Sunday, November 6, 2011

Milton Friedman on Nominal Income

Lars Christensen has an excellent post discussing Milton Friedman's A Monetary Theory of Nominal Income. Christensen quotes from Friedman:

In … "A Theoretical Framework for Monetary Analysis," I outlined a simple model of six equations in seven variables that was consistent with both the quantity theory of money and the Keynesian income-expenditure theory…The difference between the two theories is in the missing equation the quantity theory adds an equation stating that real income is determined outside the system (the assumption of "full employment"); the income-expenditure theory adds an equation stating that the price level is determined outside the system (the assumption of price or wage rigidity)…The present addendum to my earlier paper suggests a third way to supply the missing equation. This third way involves bypassing the breakdown of nominal income between real income and prices and using the quant ity theory to derive a theory of nominal income rather than a theory of either prices or real income.
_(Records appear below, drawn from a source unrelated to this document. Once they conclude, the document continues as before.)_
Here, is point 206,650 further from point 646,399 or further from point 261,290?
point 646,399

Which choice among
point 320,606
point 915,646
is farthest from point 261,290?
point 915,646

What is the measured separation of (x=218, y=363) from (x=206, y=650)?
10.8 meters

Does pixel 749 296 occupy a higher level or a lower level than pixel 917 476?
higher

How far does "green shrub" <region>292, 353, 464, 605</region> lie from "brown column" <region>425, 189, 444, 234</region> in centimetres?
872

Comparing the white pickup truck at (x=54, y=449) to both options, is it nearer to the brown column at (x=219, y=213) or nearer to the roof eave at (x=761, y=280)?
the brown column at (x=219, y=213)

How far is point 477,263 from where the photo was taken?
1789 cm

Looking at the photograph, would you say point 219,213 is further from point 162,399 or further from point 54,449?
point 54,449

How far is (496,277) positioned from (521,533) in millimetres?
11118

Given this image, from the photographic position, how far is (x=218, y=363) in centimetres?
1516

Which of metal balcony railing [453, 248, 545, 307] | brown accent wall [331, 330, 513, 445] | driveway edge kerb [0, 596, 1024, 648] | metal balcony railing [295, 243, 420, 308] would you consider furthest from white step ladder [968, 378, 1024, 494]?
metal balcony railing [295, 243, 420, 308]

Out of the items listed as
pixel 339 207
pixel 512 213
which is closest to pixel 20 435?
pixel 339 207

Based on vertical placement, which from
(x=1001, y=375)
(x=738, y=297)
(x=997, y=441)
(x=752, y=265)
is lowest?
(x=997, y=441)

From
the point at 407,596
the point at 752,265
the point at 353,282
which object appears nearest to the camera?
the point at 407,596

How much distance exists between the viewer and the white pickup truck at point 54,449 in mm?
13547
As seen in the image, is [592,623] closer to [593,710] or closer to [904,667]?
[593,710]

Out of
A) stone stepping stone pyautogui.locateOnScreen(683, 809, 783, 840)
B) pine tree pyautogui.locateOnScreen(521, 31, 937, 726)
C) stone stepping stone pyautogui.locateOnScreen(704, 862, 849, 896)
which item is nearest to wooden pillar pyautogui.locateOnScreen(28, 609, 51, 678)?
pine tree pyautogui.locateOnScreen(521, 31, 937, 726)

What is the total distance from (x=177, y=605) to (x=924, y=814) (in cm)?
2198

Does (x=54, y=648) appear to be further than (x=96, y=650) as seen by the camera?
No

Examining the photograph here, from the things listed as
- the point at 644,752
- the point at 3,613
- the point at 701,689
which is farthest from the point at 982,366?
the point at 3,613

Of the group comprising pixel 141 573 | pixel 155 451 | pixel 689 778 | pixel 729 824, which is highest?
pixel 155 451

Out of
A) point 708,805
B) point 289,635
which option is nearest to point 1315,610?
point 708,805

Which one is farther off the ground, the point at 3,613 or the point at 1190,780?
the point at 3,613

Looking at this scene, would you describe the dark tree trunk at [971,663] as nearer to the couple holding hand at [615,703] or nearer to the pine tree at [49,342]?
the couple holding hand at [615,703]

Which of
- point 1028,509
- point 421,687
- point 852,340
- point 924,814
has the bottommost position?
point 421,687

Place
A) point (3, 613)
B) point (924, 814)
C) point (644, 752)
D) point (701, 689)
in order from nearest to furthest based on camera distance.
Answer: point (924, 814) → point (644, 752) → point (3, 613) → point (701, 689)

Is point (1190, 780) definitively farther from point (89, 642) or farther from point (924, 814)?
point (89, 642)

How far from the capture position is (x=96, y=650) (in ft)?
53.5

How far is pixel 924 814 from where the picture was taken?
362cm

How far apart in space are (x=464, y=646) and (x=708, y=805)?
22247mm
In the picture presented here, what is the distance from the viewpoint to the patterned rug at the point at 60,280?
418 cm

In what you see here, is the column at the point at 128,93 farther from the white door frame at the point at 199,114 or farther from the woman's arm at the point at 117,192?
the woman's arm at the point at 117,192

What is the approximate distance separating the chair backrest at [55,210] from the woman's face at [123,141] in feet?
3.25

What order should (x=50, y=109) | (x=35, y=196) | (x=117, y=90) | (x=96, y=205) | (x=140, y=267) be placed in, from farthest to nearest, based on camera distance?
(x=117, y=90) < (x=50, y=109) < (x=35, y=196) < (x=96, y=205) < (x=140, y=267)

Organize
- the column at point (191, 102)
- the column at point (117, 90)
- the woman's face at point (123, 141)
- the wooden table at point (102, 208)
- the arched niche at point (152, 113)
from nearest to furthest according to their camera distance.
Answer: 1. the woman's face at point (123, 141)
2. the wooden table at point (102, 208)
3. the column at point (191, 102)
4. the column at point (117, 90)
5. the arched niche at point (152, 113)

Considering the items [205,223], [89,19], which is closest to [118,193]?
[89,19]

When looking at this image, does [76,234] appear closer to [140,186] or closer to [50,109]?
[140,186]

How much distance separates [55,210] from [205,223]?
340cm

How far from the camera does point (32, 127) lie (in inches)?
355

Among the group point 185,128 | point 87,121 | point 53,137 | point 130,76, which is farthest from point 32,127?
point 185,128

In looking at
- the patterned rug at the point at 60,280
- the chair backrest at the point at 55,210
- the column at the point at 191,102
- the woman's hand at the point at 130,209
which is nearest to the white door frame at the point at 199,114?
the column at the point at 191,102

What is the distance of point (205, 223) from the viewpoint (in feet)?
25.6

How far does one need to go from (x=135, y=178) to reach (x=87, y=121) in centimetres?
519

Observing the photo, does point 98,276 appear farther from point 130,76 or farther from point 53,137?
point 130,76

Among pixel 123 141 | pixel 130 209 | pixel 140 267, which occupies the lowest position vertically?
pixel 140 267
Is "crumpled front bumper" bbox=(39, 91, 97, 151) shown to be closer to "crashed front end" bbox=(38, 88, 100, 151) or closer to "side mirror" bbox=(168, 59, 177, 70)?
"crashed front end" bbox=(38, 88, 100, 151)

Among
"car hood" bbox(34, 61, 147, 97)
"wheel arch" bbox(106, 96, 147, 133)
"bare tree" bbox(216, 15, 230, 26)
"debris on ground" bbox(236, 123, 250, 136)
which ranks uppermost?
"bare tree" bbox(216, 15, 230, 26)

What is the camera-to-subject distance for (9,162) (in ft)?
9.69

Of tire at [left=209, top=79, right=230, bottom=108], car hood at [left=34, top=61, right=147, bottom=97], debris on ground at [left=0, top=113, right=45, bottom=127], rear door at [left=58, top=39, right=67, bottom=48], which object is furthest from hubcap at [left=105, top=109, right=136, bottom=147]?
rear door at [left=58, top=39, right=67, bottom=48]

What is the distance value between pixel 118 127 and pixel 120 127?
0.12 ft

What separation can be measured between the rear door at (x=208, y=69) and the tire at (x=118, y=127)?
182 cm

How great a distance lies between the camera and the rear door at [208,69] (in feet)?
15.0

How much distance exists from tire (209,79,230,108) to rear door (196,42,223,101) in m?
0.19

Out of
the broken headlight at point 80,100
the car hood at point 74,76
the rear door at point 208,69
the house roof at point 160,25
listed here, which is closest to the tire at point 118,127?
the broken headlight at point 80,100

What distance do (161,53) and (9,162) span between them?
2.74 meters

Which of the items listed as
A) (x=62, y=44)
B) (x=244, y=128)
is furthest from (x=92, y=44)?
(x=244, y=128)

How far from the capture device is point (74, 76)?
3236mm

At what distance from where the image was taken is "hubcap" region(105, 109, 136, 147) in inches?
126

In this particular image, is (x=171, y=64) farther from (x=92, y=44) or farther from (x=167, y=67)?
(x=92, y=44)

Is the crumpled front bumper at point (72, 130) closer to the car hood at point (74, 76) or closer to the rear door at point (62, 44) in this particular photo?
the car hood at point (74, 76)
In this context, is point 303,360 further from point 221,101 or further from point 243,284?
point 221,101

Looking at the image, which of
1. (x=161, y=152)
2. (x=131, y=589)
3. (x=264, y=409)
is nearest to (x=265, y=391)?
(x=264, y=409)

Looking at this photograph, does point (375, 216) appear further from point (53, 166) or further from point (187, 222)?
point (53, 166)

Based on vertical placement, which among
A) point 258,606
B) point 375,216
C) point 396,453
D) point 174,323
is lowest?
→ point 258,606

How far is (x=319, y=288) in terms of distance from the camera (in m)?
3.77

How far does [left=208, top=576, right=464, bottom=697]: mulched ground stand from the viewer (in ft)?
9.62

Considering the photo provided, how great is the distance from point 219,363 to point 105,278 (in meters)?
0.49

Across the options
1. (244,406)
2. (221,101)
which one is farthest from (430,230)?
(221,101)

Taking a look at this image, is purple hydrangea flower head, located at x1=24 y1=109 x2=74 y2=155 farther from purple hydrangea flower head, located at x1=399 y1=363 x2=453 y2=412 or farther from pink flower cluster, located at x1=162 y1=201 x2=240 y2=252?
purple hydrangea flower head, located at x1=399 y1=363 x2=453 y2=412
In my view, "the Phillips curve" is not a theory of how prices influence output or output influences prices, but rather how nominal income influences output and prices. Generally, it is output and prices together in the short run, and then prices only in the long run.

There is nothing unusual about that approach, and having money determine output in period t+1 and then inflation in period t+2 seems like a simple way to illustrate this concept. Of course, if the model shows that a situation where nominal income remains unchanged (or on a constant growth path,) so that there are no fluctuations in nominal income, the process by which the short run/long run relationship is modeled generates fluctuations in real output and prices, simply shows that the model is flawed.


2 comments:

  1. Milton Friedman thought in a consistent manner---it is not surprising that he is an ur-Market Monetarist.

    Reading Friedman on Japan, or how to fund military build-ups (through progressive consumption taxes), is a reminder that Friedman was a slave not to ossified partisan shibboleths, but non-partisan consistent thinking. He disliked the homeowner mortgage interest tax deduction, for example.

    It is too bad Friedman is not with us. He would provide the iconic support that Market Monetarism needs to capture the Fed.